Parish Church Of Christ Church

WRENN ID
stony-outpost-amber
Grade
II
Local Planning Authority
North Yorkshire
Country
England
Date first listed
18 July 1949
Type
Church
Source
Historic England listing

Description

Parish Church of Christ Church

Christ Church is a parish church built in 1831 by architects Oates & Pickersgill, with transepts and chancel added in 1861 by Lockwood & Mawson. It is constructed of hammer-dressed sandstone with a slate roof.

The church follows a cruciform plan with a west tower and porches, a north organ chamber, south vestry and crypt. The nave and west tower display the simple Gothic style characteristic of the early 19th century. The five-bay nave has a plain parapet, pilaster buttresses with gabled caps and square corner pinnacles, and tall pointed windows. On the north side, a shorter window in the first bay sits above a link to a later parish centre. The four-stage tower has angle buttresses rising to gabled caps and an embattled parapet, with windows featuring broad chamfers. A large pointed west window appears below a shorter window in the second stage, with a round clock in the short third stage and a pointed belfry opening with louvres. Gabled porches flank the tower and house the stairs, featuring pointed west doorways with double doors, above which are cusped circles, and pointed north and south stair windows.

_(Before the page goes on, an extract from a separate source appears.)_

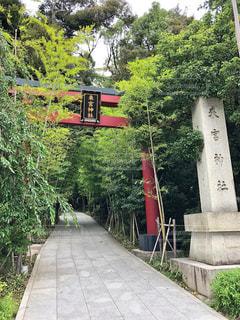 來宮神社の鳥居の写真・画像素材[2976910]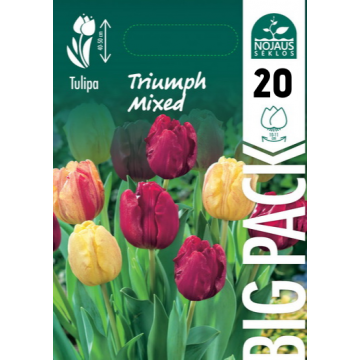 TULPĖS BIG PACK MIX TRIUMPH...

The transepts and chancel, added in 1861, are executed in a more studied Early-English style. The transept windows are paired lancets with ringed shafts; on the south side, a pointed doorway with two orders of shafts sits below the windows. The chancel east window comprises three stepped lancets with detail matching the transepts, below two blind trefoils, while the north wall contains paired lancets. The north organ chamber has a lancet window in its gabled east wall. A later south vestry obscures a south chancel window and is situated under a pitched roof at right angles to the chancel, with a projecting gable in its east wall.

The interior features a nave roof of closely spaced queen-post trusses with diagonal struts on brackets and a foliage cornice. Behind the trusses is a plastered ceiling incorporating cast-iron grilles. The nave west wall contains triangular-headed doorways from the gallery stairs and a blind Tudor arch above the gallery. At the east end are transept arches with continuous moulding and crossing arches on corbelled shafts. The head and foliage corbels are gilded. The crossing has a wooden rib vault. The chancel and transepts have arched-brace roofs. Walls are plastered, and walls and roofs are painted. The floor is paved with flagstones and has raised floorboards below pews. Porches retain stairs with twisted iron balusters and wooden handrail.

The only surviving fixture from 1831 is the three-sided raked gallery, carried on cast-iron quatrefoil posts with bell capitals, with a panelled front incorporating an open quatrefoil frieze. The font in the south transept, dated 1875, has a quatrefoil freestone bowl with inscription on marble shafts. A High-Victorian alabaster pulpit is square with bowed front and arcading on marble shafts, carried on five marble pillars with waterleaf capitals. Early 20th-century benches have moulded ends with arm rests and roundels. Chancel fittings are also of the early 20th century, including wooden screens to the organ chamber and vestry, and a communion rail. Choir stalls by Thompson of Kilburn have ends with poppy heads and open fronts. The reredos by Ninian Comper is a hinged triptych with quattrocento-style painting in gilded panels, incorporating a central gilded Ascension. Nave windows contain pictorial glass in ovals, and the east window is by Powell & Co.

The church was designed by John Oates (1793–1831) of Halifax and James Pickersgill (c.1807–69) of York. Oates had a busy practice in the 1820s, during which he built several Gothic churches; his best-known secular works included Huddersfield Infirmary and Halifax Assembly and Concert Rooms. Plans from 1831 do not show the west porches and suggest that originally there was no projecting chancel. The transepts and present chancel were added in 1861 by Henry Lockwood (1811–78) and William Mawson (1828–89), architects of Bradford, in a more archaeologically correct Early-English style; they are best known for their work at Saltaire, Yorkshire. In 1988 a parish centre was added on the north side of the church, with a link from the north entrance to the nave.